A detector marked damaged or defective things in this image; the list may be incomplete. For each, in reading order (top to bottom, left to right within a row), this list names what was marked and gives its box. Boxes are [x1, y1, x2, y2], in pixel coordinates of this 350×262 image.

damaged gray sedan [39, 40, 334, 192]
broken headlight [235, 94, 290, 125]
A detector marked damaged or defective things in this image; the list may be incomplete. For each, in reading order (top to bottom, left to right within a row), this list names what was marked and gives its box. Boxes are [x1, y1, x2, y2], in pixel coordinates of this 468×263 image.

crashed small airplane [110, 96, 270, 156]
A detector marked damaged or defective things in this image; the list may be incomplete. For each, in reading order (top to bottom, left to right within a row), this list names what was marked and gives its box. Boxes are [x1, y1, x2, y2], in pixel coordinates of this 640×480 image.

• _PROBLEM REQUIREMENTS_:
Convert all of the data above into a numbered list with one line per item, and leave out the blank lines.

• _REPLY TO THE EXERCISE_:
1. A detector marked damaged or defective things in this image; the list may be incomplete. For each, in reading order (top to bottom, left to right within a row), this list names what was marked and gives its box. Boxes are [x1, y1, x2, y2], in pixel coordinates of this 350×262 image.
2. damaged gray sedan [39, 40, 334, 192]
3. broken headlight [235, 94, 290, 125]
4. A detector marked damaged or defective things in this image; the list may be incomplete. For each, in reading order (top to bottom, left to right within a row), this list names what was marked and gives its box. Boxes are [x1, y1, x2, y2], in pixel coordinates of this 468×263 image.
5. crashed small airplane [110, 96, 270, 156]
6. A detector marked damaged or defective things in this image; the list may be incomplete. For each, in reading order (top to bottom, left to right within a row), this list names what was marked and gives its box. Boxes are [x1, y1, x2, y2], in pixel coordinates of this 640×480 image.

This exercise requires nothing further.